W takiej sytuacji, firmy takie jak Plaza Center starają się zrzec odpowiedzialności, twierdząc że pracownicy pozbawieni wypłat nie są ich pracownikami! Jednak łańcuszek nieotrzymanych płatności wyraźnie prowadzi do Plaza Center i do Karmaru. Jeśli te firmy nie są w stanie spłacić zadłużenia jakie zaciągnęły, powinny zostać uznane za niewypłacalne, a nie podejmować się nowych inwestycji i pozostawać z długami wobec podwykonawców.
Raporty finansowe dla inwestorów pokazują, że inwestycja w Plaza Center jest ryzykowna i że firma ma poważne problemy z płynnością. Jednak pracownicy szukający pracy nie wiedzą o tym i liczą na to, że otrzymają pieniądze zgodnie z otrzymaną obietnicą. Jeśli Plaza Center podejmuje ryzyko finansowe rozpoczynając kolejne projekty, to ryzyko powinni ponosić managerowie i inwestorzy, a nie pracownicy.
Szefowie otrzymują swoje wysokie pensje i nie muszą się niczym martwić. W tym samym czasie, pracownicy na budowie pracujący za stawkę minimalną, pogrążają się w kłopotach finansowych i narażają się na związane z tym kłopoty w życiu osobistym.
Ostro potępiamy takie działania i domagamy się natychmiastowej wypłaty wynagrodzeń dla pracowników!
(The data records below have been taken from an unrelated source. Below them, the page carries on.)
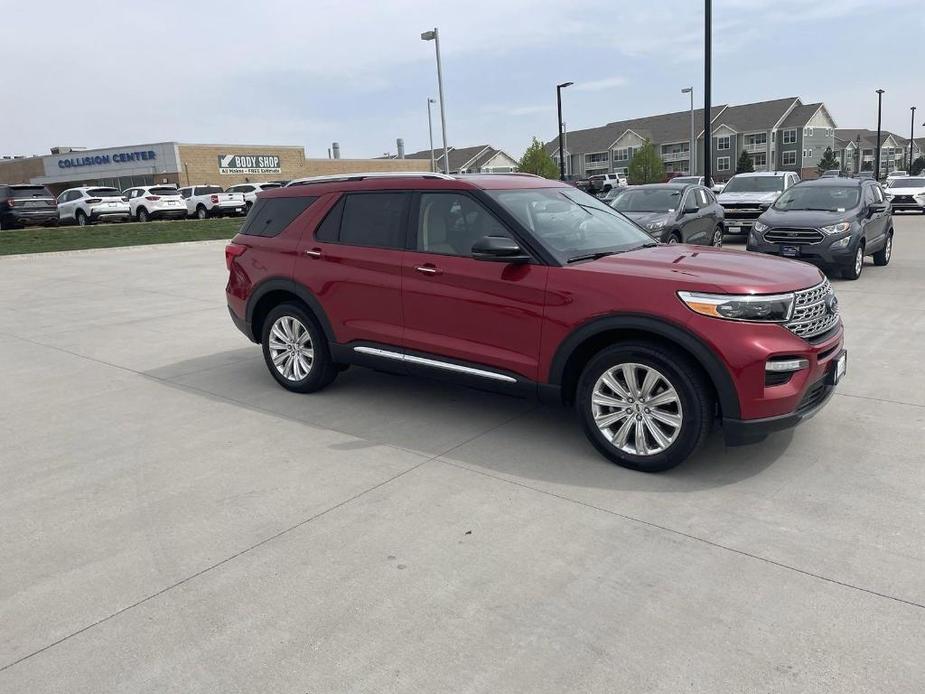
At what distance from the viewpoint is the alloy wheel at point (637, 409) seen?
172 inches

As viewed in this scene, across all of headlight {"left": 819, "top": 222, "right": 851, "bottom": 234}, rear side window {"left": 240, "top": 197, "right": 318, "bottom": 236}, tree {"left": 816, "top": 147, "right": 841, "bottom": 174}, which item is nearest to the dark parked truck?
headlight {"left": 819, "top": 222, "right": 851, "bottom": 234}

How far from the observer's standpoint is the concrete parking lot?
111 inches

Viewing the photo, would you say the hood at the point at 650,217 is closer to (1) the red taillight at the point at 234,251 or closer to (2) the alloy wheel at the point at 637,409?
(1) the red taillight at the point at 234,251

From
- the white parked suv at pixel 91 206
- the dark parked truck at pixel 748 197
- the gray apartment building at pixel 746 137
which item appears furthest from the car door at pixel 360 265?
the gray apartment building at pixel 746 137

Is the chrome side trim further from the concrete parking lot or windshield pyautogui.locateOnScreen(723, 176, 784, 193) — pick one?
windshield pyautogui.locateOnScreen(723, 176, 784, 193)

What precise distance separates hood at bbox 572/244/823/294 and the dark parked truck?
14506 mm

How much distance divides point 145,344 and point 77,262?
10.9m

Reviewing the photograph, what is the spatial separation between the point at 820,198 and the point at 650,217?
3061 mm

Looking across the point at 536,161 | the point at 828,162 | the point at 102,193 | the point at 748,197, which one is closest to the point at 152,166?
the point at 102,193

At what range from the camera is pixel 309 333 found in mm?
6188

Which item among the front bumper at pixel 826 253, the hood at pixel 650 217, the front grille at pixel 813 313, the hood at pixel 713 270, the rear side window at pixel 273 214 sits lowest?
the front bumper at pixel 826 253

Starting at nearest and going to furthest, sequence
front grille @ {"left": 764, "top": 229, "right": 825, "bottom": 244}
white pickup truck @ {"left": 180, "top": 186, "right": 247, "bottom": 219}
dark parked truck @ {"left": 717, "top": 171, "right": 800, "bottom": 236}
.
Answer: front grille @ {"left": 764, "top": 229, "right": 825, "bottom": 244}
dark parked truck @ {"left": 717, "top": 171, "right": 800, "bottom": 236}
white pickup truck @ {"left": 180, "top": 186, "right": 247, "bottom": 219}

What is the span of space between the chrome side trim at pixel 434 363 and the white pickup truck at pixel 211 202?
30.5 metres

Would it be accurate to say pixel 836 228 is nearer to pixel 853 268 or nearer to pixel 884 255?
pixel 853 268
Będziemy wspierać protesty pracowników zmierzające do odzyskania zaległych lub nierozliczonych wynagrodzeń. Najlepszym działaniem przeciw takiemu złodziejstwu jest bez wątpienia akcja bezpośrednia. Jeśli właściciele centrum handlowego nie przejmują się tym, czy pracownicy otrzymają pensje na czas i czy będą mieli co włożyć do garnka, pracownicy nie powinni się przejmować tym, czy centrum handlowe zostanie otwarte na czas.
Wzywamy konsumentów, by śledzili rozwój sytuacji i zamiast wyczekiwać otwarcia centrum handlowego i oddawać się bez opamiętania zakupom, w prosty sposób wyrazili solidarność z pracownikami omijając szerokim łukiem Torun Plaza . Z pewnością gdyby sami znaleźli się w podobnej sytuacji jak pracownicy bez wypłaty, chcieliby żeby inni wsparli ich w podobny sposób.
Jeżeli pracownicy nie otrzymają natychmiast swoich wynagrodzeń, wezwiemy do blokady otwarcia centrum handlowego planowanego na 14 listopada w solidarności z pracownikami.
Plaza Centers jest międzynarodową firmą budowlaną, która realizuje budowę centrum handlowego Torun Plaza. Firma jest notowana na giełdach w Londynie i Warszawie. Jest filią firmy Elbit Imaging, notowanej na giełdach w Tel Awiwie i Nowym Jorku (Nasdaq). Plaza Centers prowadzi projekty budowlane w Serbii, Bułgarii, Indiach, Grecji, Rumunii, Czechach, na Węgrzech i w USA. Karmar jest częścią koncernu międzynarodowego Bouygues Batiment International, dysponującego ogromnym kapitałem.